## [Page text]
|---|

Originally published on July 3, 2011 1:33 pm

Aug. 28 marks the 48th anniversary of Dr. Martin Luther King Jr.'s I Have A Dream speech, delivered in 1963 from the Lincoln Memorial in Washington, D.C. On that date this year, a memorial will be dedicated to the great civil rights leader.

The new monument is being created on Washington's Tidal Basin, in view of the Lincoln Memorial and almost directly across from the Jefferson Memorial.

Gigantic cliffs of granite form the entryway to the memorial. Carved with chunky lines, they're like the massive stone curtains of a theater, signalling that something important is about to happen. Behind the granite blocks, you can see the waters of the Tidal Basin, sparkling gently in the sun.

King's Words, Carved In Stone

Some of Dr. King's most memorable words are being carved into the walls of his memorial, which sits on a four-acre site. Nick Benson is the chief carver. His other projects include the National World War II Memorial and carvings at the U.S. Capitol. Benson designed the clean, modern font being carved into the granite. He used a rubber stencil to trace the 3 ¾-inch-tall letters onto the wall and is now incising them into the stone with a pneumatic hammer.

|---|

## [Data provided]
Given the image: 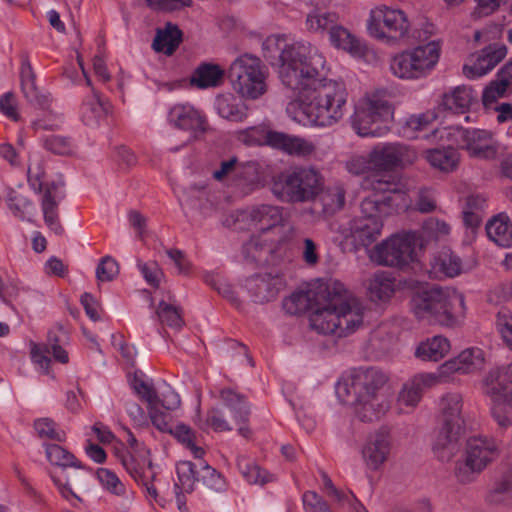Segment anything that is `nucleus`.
<instances>
[{"label":"nucleus","mask_w":512,"mask_h":512,"mask_svg":"<svg viewBox=\"0 0 512 512\" xmlns=\"http://www.w3.org/2000/svg\"><path fill=\"white\" fill-rule=\"evenodd\" d=\"M283 39L268 37L263 43L264 57L273 64L278 59L279 79L292 99L287 112L294 120L320 127H330L341 121L347 111L348 91L342 81L324 76L326 60L316 47L309 42L280 44Z\"/></svg>","instance_id":"f257e3e1"},{"label":"nucleus","mask_w":512,"mask_h":512,"mask_svg":"<svg viewBox=\"0 0 512 512\" xmlns=\"http://www.w3.org/2000/svg\"><path fill=\"white\" fill-rule=\"evenodd\" d=\"M282 307L289 315L314 309L310 325L321 334L346 337L363 323L364 307L337 280L318 281L307 290L294 292L283 300Z\"/></svg>","instance_id":"f03ea898"},{"label":"nucleus","mask_w":512,"mask_h":512,"mask_svg":"<svg viewBox=\"0 0 512 512\" xmlns=\"http://www.w3.org/2000/svg\"><path fill=\"white\" fill-rule=\"evenodd\" d=\"M463 396L459 392L445 393L439 402L441 426L432 445L434 456L441 462H449L459 451L465 434Z\"/></svg>","instance_id":"7ed1b4c3"},{"label":"nucleus","mask_w":512,"mask_h":512,"mask_svg":"<svg viewBox=\"0 0 512 512\" xmlns=\"http://www.w3.org/2000/svg\"><path fill=\"white\" fill-rule=\"evenodd\" d=\"M325 179L313 166H295L272 177L271 192L285 203H306L323 191Z\"/></svg>","instance_id":"20e7f679"},{"label":"nucleus","mask_w":512,"mask_h":512,"mask_svg":"<svg viewBox=\"0 0 512 512\" xmlns=\"http://www.w3.org/2000/svg\"><path fill=\"white\" fill-rule=\"evenodd\" d=\"M464 306V298L450 293L440 286H430L417 290L410 299V308L418 320L452 327L457 324L454 303Z\"/></svg>","instance_id":"39448f33"},{"label":"nucleus","mask_w":512,"mask_h":512,"mask_svg":"<svg viewBox=\"0 0 512 512\" xmlns=\"http://www.w3.org/2000/svg\"><path fill=\"white\" fill-rule=\"evenodd\" d=\"M407 153L408 148L400 143L375 145L369 152L373 175L364 178L362 187L379 195L395 192L396 183L389 173L402 166Z\"/></svg>","instance_id":"423d86ee"},{"label":"nucleus","mask_w":512,"mask_h":512,"mask_svg":"<svg viewBox=\"0 0 512 512\" xmlns=\"http://www.w3.org/2000/svg\"><path fill=\"white\" fill-rule=\"evenodd\" d=\"M393 210L391 195L372 194L361 202L362 216L350 223L351 236L363 247H369L381 235L383 218Z\"/></svg>","instance_id":"0eeeda50"},{"label":"nucleus","mask_w":512,"mask_h":512,"mask_svg":"<svg viewBox=\"0 0 512 512\" xmlns=\"http://www.w3.org/2000/svg\"><path fill=\"white\" fill-rule=\"evenodd\" d=\"M500 455L497 441L487 436L468 438L463 460L455 464L454 475L461 484L473 483Z\"/></svg>","instance_id":"6e6552de"},{"label":"nucleus","mask_w":512,"mask_h":512,"mask_svg":"<svg viewBox=\"0 0 512 512\" xmlns=\"http://www.w3.org/2000/svg\"><path fill=\"white\" fill-rule=\"evenodd\" d=\"M233 89L248 99H257L266 90V71L260 58L251 54L237 57L227 71Z\"/></svg>","instance_id":"1a4fd4ad"},{"label":"nucleus","mask_w":512,"mask_h":512,"mask_svg":"<svg viewBox=\"0 0 512 512\" xmlns=\"http://www.w3.org/2000/svg\"><path fill=\"white\" fill-rule=\"evenodd\" d=\"M392 115V108L387 101L368 98L355 107L351 124L361 137H381L390 130Z\"/></svg>","instance_id":"9d476101"},{"label":"nucleus","mask_w":512,"mask_h":512,"mask_svg":"<svg viewBox=\"0 0 512 512\" xmlns=\"http://www.w3.org/2000/svg\"><path fill=\"white\" fill-rule=\"evenodd\" d=\"M417 234L412 231L393 234L370 251L372 262L386 267L403 269L415 258Z\"/></svg>","instance_id":"9b49d317"},{"label":"nucleus","mask_w":512,"mask_h":512,"mask_svg":"<svg viewBox=\"0 0 512 512\" xmlns=\"http://www.w3.org/2000/svg\"><path fill=\"white\" fill-rule=\"evenodd\" d=\"M439 60V46L435 42L418 46L394 56L390 63L392 73L402 79L424 77Z\"/></svg>","instance_id":"f8f14e48"},{"label":"nucleus","mask_w":512,"mask_h":512,"mask_svg":"<svg viewBox=\"0 0 512 512\" xmlns=\"http://www.w3.org/2000/svg\"><path fill=\"white\" fill-rule=\"evenodd\" d=\"M409 27V21L401 10L379 6L370 12L368 31L378 40H399L407 35Z\"/></svg>","instance_id":"ddd939ff"},{"label":"nucleus","mask_w":512,"mask_h":512,"mask_svg":"<svg viewBox=\"0 0 512 512\" xmlns=\"http://www.w3.org/2000/svg\"><path fill=\"white\" fill-rule=\"evenodd\" d=\"M387 382V376L378 368L356 369L349 379L337 387V393L343 398L367 399L380 396L379 391Z\"/></svg>","instance_id":"4468645a"},{"label":"nucleus","mask_w":512,"mask_h":512,"mask_svg":"<svg viewBox=\"0 0 512 512\" xmlns=\"http://www.w3.org/2000/svg\"><path fill=\"white\" fill-rule=\"evenodd\" d=\"M459 134V145L468 152L470 157L486 161L499 158L501 146L490 131L460 128Z\"/></svg>","instance_id":"2eb2a0df"},{"label":"nucleus","mask_w":512,"mask_h":512,"mask_svg":"<svg viewBox=\"0 0 512 512\" xmlns=\"http://www.w3.org/2000/svg\"><path fill=\"white\" fill-rule=\"evenodd\" d=\"M115 455L127 473L145 489L147 495L158 502V492L153 485L156 472L153 470L152 460L149 457L138 459L124 449H116Z\"/></svg>","instance_id":"dca6fc26"},{"label":"nucleus","mask_w":512,"mask_h":512,"mask_svg":"<svg viewBox=\"0 0 512 512\" xmlns=\"http://www.w3.org/2000/svg\"><path fill=\"white\" fill-rule=\"evenodd\" d=\"M168 121L174 127L188 131L193 139L204 134L208 129V121L204 113L189 103H178L168 113Z\"/></svg>","instance_id":"f3484780"},{"label":"nucleus","mask_w":512,"mask_h":512,"mask_svg":"<svg viewBox=\"0 0 512 512\" xmlns=\"http://www.w3.org/2000/svg\"><path fill=\"white\" fill-rule=\"evenodd\" d=\"M393 439L388 427H381L371 433L362 449V456L366 465L372 469H379L388 459L392 450Z\"/></svg>","instance_id":"a211bd4d"},{"label":"nucleus","mask_w":512,"mask_h":512,"mask_svg":"<svg viewBox=\"0 0 512 512\" xmlns=\"http://www.w3.org/2000/svg\"><path fill=\"white\" fill-rule=\"evenodd\" d=\"M283 210L280 206L259 204L241 212L240 215L242 221L264 234L284 225Z\"/></svg>","instance_id":"6ab92c4d"},{"label":"nucleus","mask_w":512,"mask_h":512,"mask_svg":"<svg viewBox=\"0 0 512 512\" xmlns=\"http://www.w3.org/2000/svg\"><path fill=\"white\" fill-rule=\"evenodd\" d=\"M484 353L479 348H469L457 357L444 362L438 368L439 379H446L454 374H469L480 370L484 365Z\"/></svg>","instance_id":"aec40b11"},{"label":"nucleus","mask_w":512,"mask_h":512,"mask_svg":"<svg viewBox=\"0 0 512 512\" xmlns=\"http://www.w3.org/2000/svg\"><path fill=\"white\" fill-rule=\"evenodd\" d=\"M508 49L503 43H492L484 47L473 65H464L463 74L476 79L493 70L507 55Z\"/></svg>","instance_id":"412c9836"},{"label":"nucleus","mask_w":512,"mask_h":512,"mask_svg":"<svg viewBox=\"0 0 512 512\" xmlns=\"http://www.w3.org/2000/svg\"><path fill=\"white\" fill-rule=\"evenodd\" d=\"M220 398L236 425L239 426L238 433L248 438L251 435V430L247 425L251 411L246 396L227 388L220 391Z\"/></svg>","instance_id":"4be33fe9"},{"label":"nucleus","mask_w":512,"mask_h":512,"mask_svg":"<svg viewBox=\"0 0 512 512\" xmlns=\"http://www.w3.org/2000/svg\"><path fill=\"white\" fill-rule=\"evenodd\" d=\"M428 272L432 279L457 277L463 272L462 259L450 248L444 247L431 258Z\"/></svg>","instance_id":"5701e85b"},{"label":"nucleus","mask_w":512,"mask_h":512,"mask_svg":"<svg viewBox=\"0 0 512 512\" xmlns=\"http://www.w3.org/2000/svg\"><path fill=\"white\" fill-rule=\"evenodd\" d=\"M284 286L285 281L278 274H257L247 280V287L254 301L260 303L274 300Z\"/></svg>","instance_id":"b1692460"},{"label":"nucleus","mask_w":512,"mask_h":512,"mask_svg":"<svg viewBox=\"0 0 512 512\" xmlns=\"http://www.w3.org/2000/svg\"><path fill=\"white\" fill-rule=\"evenodd\" d=\"M76 471L70 473L68 469L61 470L59 475H51L52 481L57 486L60 494L66 499L71 498L82 502V499L74 493L73 487L78 491H84L89 479V471L81 464V468H75Z\"/></svg>","instance_id":"393cba45"},{"label":"nucleus","mask_w":512,"mask_h":512,"mask_svg":"<svg viewBox=\"0 0 512 512\" xmlns=\"http://www.w3.org/2000/svg\"><path fill=\"white\" fill-rule=\"evenodd\" d=\"M438 382V375L425 373L414 376L403 385L398 395V404L400 407L414 408L420 402L424 389Z\"/></svg>","instance_id":"a878e982"},{"label":"nucleus","mask_w":512,"mask_h":512,"mask_svg":"<svg viewBox=\"0 0 512 512\" xmlns=\"http://www.w3.org/2000/svg\"><path fill=\"white\" fill-rule=\"evenodd\" d=\"M58 188L59 185L54 181L46 185L41 199V209L46 226L56 235L62 236L65 230L59 218Z\"/></svg>","instance_id":"bb28decb"},{"label":"nucleus","mask_w":512,"mask_h":512,"mask_svg":"<svg viewBox=\"0 0 512 512\" xmlns=\"http://www.w3.org/2000/svg\"><path fill=\"white\" fill-rule=\"evenodd\" d=\"M477 101V94L467 85L456 86L442 95L439 107L454 114H464Z\"/></svg>","instance_id":"cd10ccee"},{"label":"nucleus","mask_w":512,"mask_h":512,"mask_svg":"<svg viewBox=\"0 0 512 512\" xmlns=\"http://www.w3.org/2000/svg\"><path fill=\"white\" fill-rule=\"evenodd\" d=\"M484 393L487 396L512 395V363L491 369L484 379Z\"/></svg>","instance_id":"c85d7f7f"},{"label":"nucleus","mask_w":512,"mask_h":512,"mask_svg":"<svg viewBox=\"0 0 512 512\" xmlns=\"http://www.w3.org/2000/svg\"><path fill=\"white\" fill-rule=\"evenodd\" d=\"M269 139L272 148L279 149L292 156L308 157L316 151V147L311 141L283 132L270 134Z\"/></svg>","instance_id":"c756f323"},{"label":"nucleus","mask_w":512,"mask_h":512,"mask_svg":"<svg viewBox=\"0 0 512 512\" xmlns=\"http://www.w3.org/2000/svg\"><path fill=\"white\" fill-rule=\"evenodd\" d=\"M343 401L355 406L356 414L363 422L379 420L389 408L388 402L381 395L367 399L343 398Z\"/></svg>","instance_id":"7c9ffc66"},{"label":"nucleus","mask_w":512,"mask_h":512,"mask_svg":"<svg viewBox=\"0 0 512 512\" xmlns=\"http://www.w3.org/2000/svg\"><path fill=\"white\" fill-rule=\"evenodd\" d=\"M225 70L220 65L203 62L193 72L190 84L199 89L218 87L222 84Z\"/></svg>","instance_id":"2f4dec72"},{"label":"nucleus","mask_w":512,"mask_h":512,"mask_svg":"<svg viewBox=\"0 0 512 512\" xmlns=\"http://www.w3.org/2000/svg\"><path fill=\"white\" fill-rule=\"evenodd\" d=\"M485 499L490 504L512 505V463L495 480Z\"/></svg>","instance_id":"473e14b6"},{"label":"nucleus","mask_w":512,"mask_h":512,"mask_svg":"<svg viewBox=\"0 0 512 512\" xmlns=\"http://www.w3.org/2000/svg\"><path fill=\"white\" fill-rule=\"evenodd\" d=\"M182 31L176 24L167 22L163 29H157L152 47L157 52L172 55L182 42Z\"/></svg>","instance_id":"72a5a7b5"},{"label":"nucleus","mask_w":512,"mask_h":512,"mask_svg":"<svg viewBox=\"0 0 512 512\" xmlns=\"http://www.w3.org/2000/svg\"><path fill=\"white\" fill-rule=\"evenodd\" d=\"M485 230L489 239L498 246H512V225L506 215L499 214L494 216L487 222Z\"/></svg>","instance_id":"f704fd0d"},{"label":"nucleus","mask_w":512,"mask_h":512,"mask_svg":"<svg viewBox=\"0 0 512 512\" xmlns=\"http://www.w3.org/2000/svg\"><path fill=\"white\" fill-rule=\"evenodd\" d=\"M273 241L263 238V234H254L242 246L244 258L251 263L266 261V256L273 251Z\"/></svg>","instance_id":"c9c22d12"},{"label":"nucleus","mask_w":512,"mask_h":512,"mask_svg":"<svg viewBox=\"0 0 512 512\" xmlns=\"http://www.w3.org/2000/svg\"><path fill=\"white\" fill-rule=\"evenodd\" d=\"M449 350V340L443 336L437 335L422 342L417 347L415 355L424 361H439Z\"/></svg>","instance_id":"e433bc0d"},{"label":"nucleus","mask_w":512,"mask_h":512,"mask_svg":"<svg viewBox=\"0 0 512 512\" xmlns=\"http://www.w3.org/2000/svg\"><path fill=\"white\" fill-rule=\"evenodd\" d=\"M68 342V333L61 324H57L48 332L45 350L62 364L69 361L68 353L63 346Z\"/></svg>","instance_id":"4c0bfd02"},{"label":"nucleus","mask_w":512,"mask_h":512,"mask_svg":"<svg viewBox=\"0 0 512 512\" xmlns=\"http://www.w3.org/2000/svg\"><path fill=\"white\" fill-rule=\"evenodd\" d=\"M218 114L229 121L242 122L247 117L245 105L232 95H220L216 99Z\"/></svg>","instance_id":"58836bf2"},{"label":"nucleus","mask_w":512,"mask_h":512,"mask_svg":"<svg viewBox=\"0 0 512 512\" xmlns=\"http://www.w3.org/2000/svg\"><path fill=\"white\" fill-rule=\"evenodd\" d=\"M237 467L244 479L250 484L264 485L273 481L272 474L248 457L239 456L237 458Z\"/></svg>","instance_id":"ea45409f"},{"label":"nucleus","mask_w":512,"mask_h":512,"mask_svg":"<svg viewBox=\"0 0 512 512\" xmlns=\"http://www.w3.org/2000/svg\"><path fill=\"white\" fill-rule=\"evenodd\" d=\"M320 201L322 203L324 213L333 215L343 209L345 205L346 191L342 184L336 183L328 186L320 193Z\"/></svg>","instance_id":"a19ab883"},{"label":"nucleus","mask_w":512,"mask_h":512,"mask_svg":"<svg viewBox=\"0 0 512 512\" xmlns=\"http://www.w3.org/2000/svg\"><path fill=\"white\" fill-rule=\"evenodd\" d=\"M338 22L339 17L334 12L315 11L307 15L305 24L311 32L329 35Z\"/></svg>","instance_id":"79ce46f5"},{"label":"nucleus","mask_w":512,"mask_h":512,"mask_svg":"<svg viewBox=\"0 0 512 512\" xmlns=\"http://www.w3.org/2000/svg\"><path fill=\"white\" fill-rule=\"evenodd\" d=\"M45 454L50 464L58 466L62 470L81 468V462L71 452L58 444H46Z\"/></svg>","instance_id":"37998d69"},{"label":"nucleus","mask_w":512,"mask_h":512,"mask_svg":"<svg viewBox=\"0 0 512 512\" xmlns=\"http://www.w3.org/2000/svg\"><path fill=\"white\" fill-rule=\"evenodd\" d=\"M426 159L431 166L441 171L449 172L456 168L459 156L454 148L448 147L445 149H432L427 151Z\"/></svg>","instance_id":"c03bdc74"},{"label":"nucleus","mask_w":512,"mask_h":512,"mask_svg":"<svg viewBox=\"0 0 512 512\" xmlns=\"http://www.w3.org/2000/svg\"><path fill=\"white\" fill-rule=\"evenodd\" d=\"M106 110L100 100L99 94L93 90V94L89 96L81 106L82 121L87 126H97L100 120L105 116Z\"/></svg>","instance_id":"a18cd8bd"},{"label":"nucleus","mask_w":512,"mask_h":512,"mask_svg":"<svg viewBox=\"0 0 512 512\" xmlns=\"http://www.w3.org/2000/svg\"><path fill=\"white\" fill-rule=\"evenodd\" d=\"M198 482H202L208 492H224L227 489L225 478L205 461L199 463Z\"/></svg>","instance_id":"49530a36"},{"label":"nucleus","mask_w":512,"mask_h":512,"mask_svg":"<svg viewBox=\"0 0 512 512\" xmlns=\"http://www.w3.org/2000/svg\"><path fill=\"white\" fill-rule=\"evenodd\" d=\"M195 424L202 431H207L208 429H212L214 432H226L232 430L223 410L218 407L209 409L206 412L205 417L198 415Z\"/></svg>","instance_id":"de8ad7c7"},{"label":"nucleus","mask_w":512,"mask_h":512,"mask_svg":"<svg viewBox=\"0 0 512 512\" xmlns=\"http://www.w3.org/2000/svg\"><path fill=\"white\" fill-rule=\"evenodd\" d=\"M155 313L160 324L171 329L180 330L185 324L182 309L164 300L158 303Z\"/></svg>","instance_id":"09e8293b"},{"label":"nucleus","mask_w":512,"mask_h":512,"mask_svg":"<svg viewBox=\"0 0 512 512\" xmlns=\"http://www.w3.org/2000/svg\"><path fill=\"white\" fill-rule=\"evenodd\" d=\"M329 39L331 44L336 48L343 49L352 54H359L362 52L359 40L344 28L340 22L336 24L329 34Z\"/></svg>","instance_id":"8fccbe9b"},{"label":"nucleus","mask_w":512,"mask_h":512,"mask_svg":"<svg viewBox=\"0 0 512 512\" xmlns=\"http://www.w3.org/2000/svg\"><path fill=\"white\" fill-rule=\"evenodd\" d=\"M178 482L175 483V490L191 493L194 490L195 482L199 478V466L191 461H181L176 467Z\"/></svg>","instance_id":"3c124183"},{"label":"nucleus","mask_w":512,"mask_h":512,"mask_svg":"<svg viewBox=\"0 0 512 512\" xmlns=\"http://www.w3.org/2000/svg\"><path fill=\"white\" fill-rule=\"evenodd\" d=\"M492 401L491 413L500 427L506 428L512 425V395L489 396Z\"/></svg>","instance_id":"603ef678"},{"label":"nucleus","mask_w":512,"mask_h":512,"mask_svg":"<svg viewBox=\"0 0 512 512\" xmlns=\"http://www.w3.org/2000/svg\"><path fill=\"white\" fill-rule=\"evenodd\" d=\"M395 292L393 278L385 274H376L369 284V295L372 300L386 301Z\"/></svg>","instance_id":"864d4df0"},{"label":"nucleus","mask_w":512,"mask_h":512,"mask_svg":"<svg viewBox=\"0 0 512 512\" xmlns=\"http://www.w3.org/2000/svg\"><path fill=\"white\" fill-rule=\"evenodd\" d=\"M512 81L504 75L500 74V70L497 72V78L490 82V84L484 89L482 94V101L485 106L494 103L498 98L505 95L507 88L511 85Z\"/></svg>","instance_id":"5fc2aeb1"},{"label":"nucleus","mask_w":512,"mask_h":512,"mask_svg":"<svg viewBox=\"0 0 512 512\" xmlns=\"http://www.w3.org/2000/svg\"><path fill=\"white\" fill-rule=\"evenodd\" d=\"M33 426L37 435L42 439L45 438L57 442H63L66 439V433L63 430H58L56 422L49 417L36 419Z\"/></svg>","instance_id":"6e6d98bb"},{"label":"nucleus","mask_w":512,"mask_h":512,"mask_svg":"<svg viewBox=\"0 0 512 512\" xmlns=\"http://www.w3.org/2000/svg\"><path fill=\"white\" fill-rule=\"evenodd\" d=\"M450 233V226L445 221L430 217L422 226V238L426 241H438Z\"/></svg>","instance_id":"4d7b16f0"},{"label":"nucleus","mask_w":512,"mask_h":512,"mask_svg":"<svg viewBox=\"0 0 512 512\" xmlns=\"http://www.w3.org/2000/svg\"><path fill=\"white\" fill-rule=\"evenodd\" d=\"M495 326L505 345L512 351V312L501 308L496 314Z\"/></svg>","instance_id":"13d9d810"},{"label":"nucleus","mask_w":512,"mask_h":512,"mask_svg":"<svg viewBox=\"0 0 512 512\" xmlns=\"http://www.w3.org/2000/svg\"><path fill=\"white\" fill-rule=\"evenodd\" d=\"M9 208L15 217L22 221H32L35 215L34 204L22 196H15L10 199Z\"/></svg>","instance_id":"bf43d9fd"},{"label":"nucleus","mask_w":512,"mask_h":512,"mask_svg":"<svg viewBox=\"0 0 512 512\" xmlns=\"http://www.w3.org/2000/svg\"><path fill=\"white\" fill-rule=\"evenodd\" d=\"M278 133V131L265 130L261 127H252L241 133V140L249 146L268 145L272 147L269 139L270 134Z\"/></svg>","instance_id":"052dcab7"},{"label":"nucleus","mask_w":512,"mask_h":512,"mask_svg":"<svg viewBox=\"0 0 512 512\" xmlns=\"http://www.w3.org/2000/svg\"><path fill=\"white\" fill-rule=\"evenodd\" d=\"M97 477L102 485L111 493L121 496L125 494V486L115 473L106 468L97 470Z\"/></svg>","instance_id":"680f3d73"},{"label":"nucleus","mask_w":512,"mask_h":512,"mask_svg":"<svg viewBox=\"0 0 512 512\" xmlns=\"http://www.w3.org/2000/svg\"><path fill=\"white\" fill-rule=\"evenodd\" d=\"M119 273V265L111 256H105L101 259L96 268V277L99 281H112Z\"/></svg>","instance_id":"e2e57ef3"},{"label":"nucleus","mask_w":512,"mask_h":512,"mask_svg":"<svg viewBox=\"0 0 512 512\" xmlns=\"http://www.w3.org/2000/svg\"><path fill=\"white\" fill-rule=\"evenodd\" d=\"M302 501L305 512H331L328 503L315 491H306Z\"/></svg>","instance_id":"0e129e2a"},{"label":"nucleus","mask_w":512,"mask_h":512,"mask_svg":"<svg viewBox=\"0 0 512 512\" xmlns=\"http://www.w3.org/2000/svg\"><path fill=\"white\" fill-rule=\"evenodd\" d=\"M44 147L58 155H67L71 152V141L67 137L50 135L44 139Z\"/></svg>","instance_id":"69168bd1"},{"label":"nucleus","mask_w":512,"mask_h":512,"mask_svg":"<svg viewBox=\"0 0 512 512\" xmlns=\"http://www.w3.org/2000/svg\"><path fill=\"white\" fill-rule=\"evenodd\" d=\"M436 200L430 189L422 188L417 193L415 209L420 213H431L436 209Z\"/></svg>","instance_id":"338daca9"},{"label":"nucleus","mask_w":512,"mask_h":512,"mask_svg":"<svg viewBox=\"0 0 512 512\" xmlns=\"http://www.w3.org/2000/svg\"><path fill=\"white\" fill-rule=\"evenodd\" d=\"M488 299L491 303L500 304L512 300V280L504 281L490 290Z\"/></svg>","instance_id":"774afa93"}]
</instances>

|---|

## [Task list]
1) According to the memorial article, why did Nick Benson use a rubber stencil? Answer in one to three sentences.
2) Reproduce word for word the part of the memorial article that opens with the words containing "Gigantic cliffs of" and closes with "a pneumatic hammer.".
The listing comes from a source separate from the memorial article.

## [Answers for the tasks]
1) He used the rubber stencil to trace the 3 ¾-inch-tall letters onto the granite wall. He then incised them into the stone with a pneumatic hammer.

2)
Gigantic cliffs of granite form the entryway to the memorial. Carved with chunky lines, they're like the massive stone curtains of a theater, signalling that something important is about to happen. Behind the granite blocks, you can see the waters of the Tidal Basin, sparkling gently in the sun.

King's Words, Carved In Stone

Some of Dr. King's most memorable words are being carved into the walls of his memorial, which sits on a four-acre site. Nick Benson is the chief carver. His other projects include the National World War II Memorial and carvings at the U.S. Capitol. Benson designed the clean, modern font being carved into the granite. He used a rubber stencil to trace the 3 ¾-inch-tall letters onto the wall and is now incising them into the stone with a pneumatic hammer.